Task details
Using the data below, transcribe exactly everything from the line that contains "this 600×450 image." down to the line that contains "this 600×377 image.". Include both of those lines and none of the pictures.

■ ■ ■ ■ ■

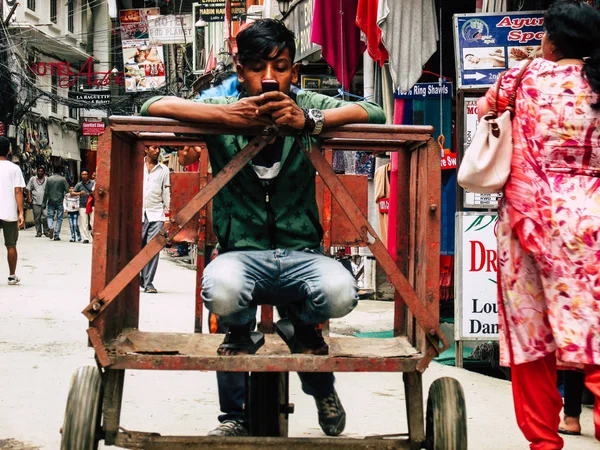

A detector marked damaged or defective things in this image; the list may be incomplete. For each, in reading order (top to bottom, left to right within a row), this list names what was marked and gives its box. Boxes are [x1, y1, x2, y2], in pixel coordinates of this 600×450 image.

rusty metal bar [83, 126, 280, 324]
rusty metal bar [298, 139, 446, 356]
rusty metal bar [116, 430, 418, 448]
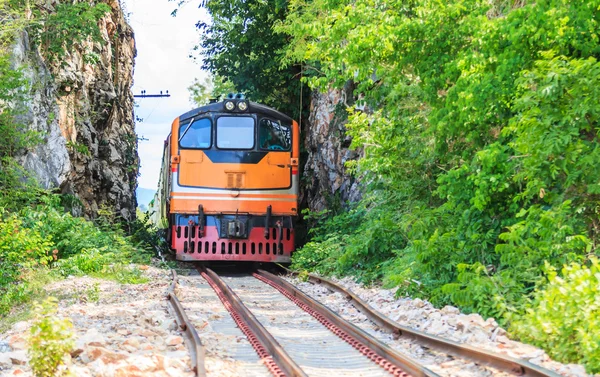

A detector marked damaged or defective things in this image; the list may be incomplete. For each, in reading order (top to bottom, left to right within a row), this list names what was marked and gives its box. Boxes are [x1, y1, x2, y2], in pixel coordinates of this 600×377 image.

■ ■ ■ ■ ■

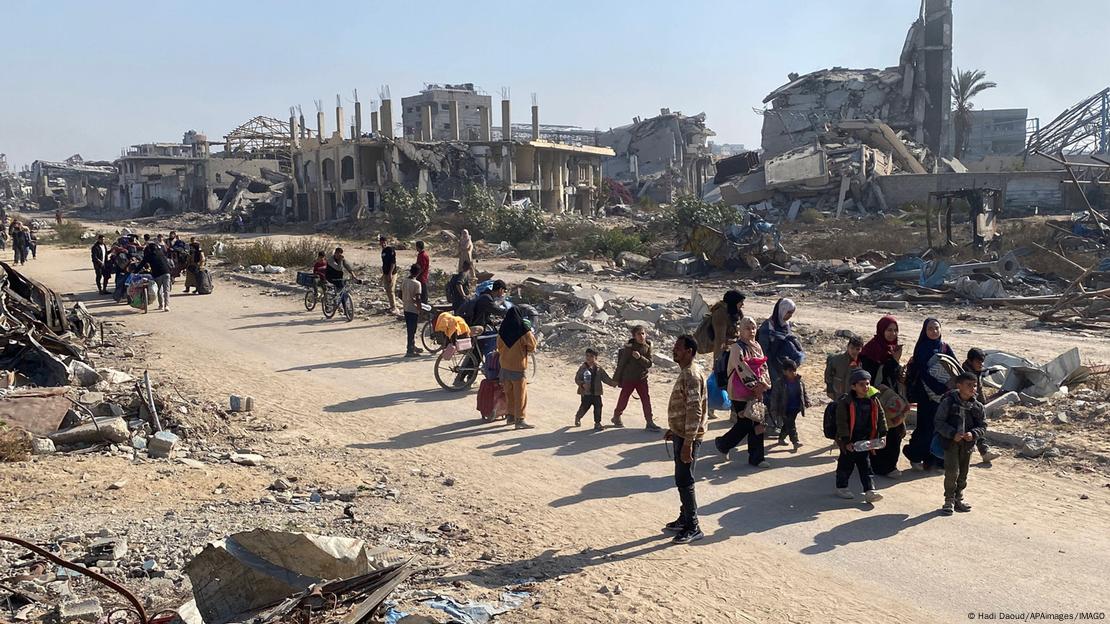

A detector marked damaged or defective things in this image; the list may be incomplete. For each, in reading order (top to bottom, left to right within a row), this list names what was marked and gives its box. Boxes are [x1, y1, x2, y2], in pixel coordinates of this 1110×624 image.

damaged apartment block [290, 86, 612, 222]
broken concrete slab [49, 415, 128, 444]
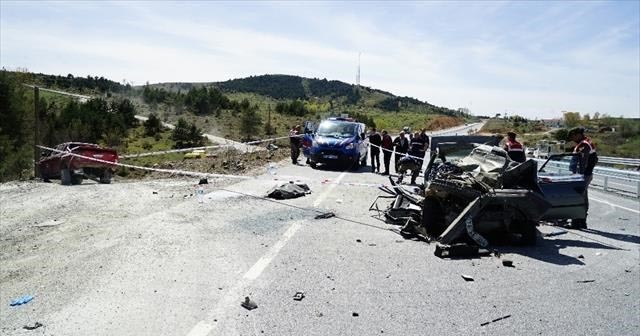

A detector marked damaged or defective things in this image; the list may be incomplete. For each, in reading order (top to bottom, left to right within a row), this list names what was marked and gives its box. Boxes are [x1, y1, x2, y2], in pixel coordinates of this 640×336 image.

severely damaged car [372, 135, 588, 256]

■ ■ ■ ■ ■

Answer below
A detector marked damaged or defective things in this image; the list may be incomplete. For each, in reading order (top to bottom, left to right within a row), this list names what was marked and gives its box. Boxes are [x1, y1, x2, y2], in pixel coordinates of this 600×450 image.

rusty metal bar [83, 126, 280, 324]
rusty metal bar [298, 139, 446, 356]
rusty metal bar [116, 430, 418, 448]

A detector marked damaged or defective things in this image; the list may be incomplete. For each, in reading order (top to bottom, left to right within a row), this list names what was marked and gives its box. Boxes are [x1, y1, x2, y2], in pixel coordinates of this 600×377 image.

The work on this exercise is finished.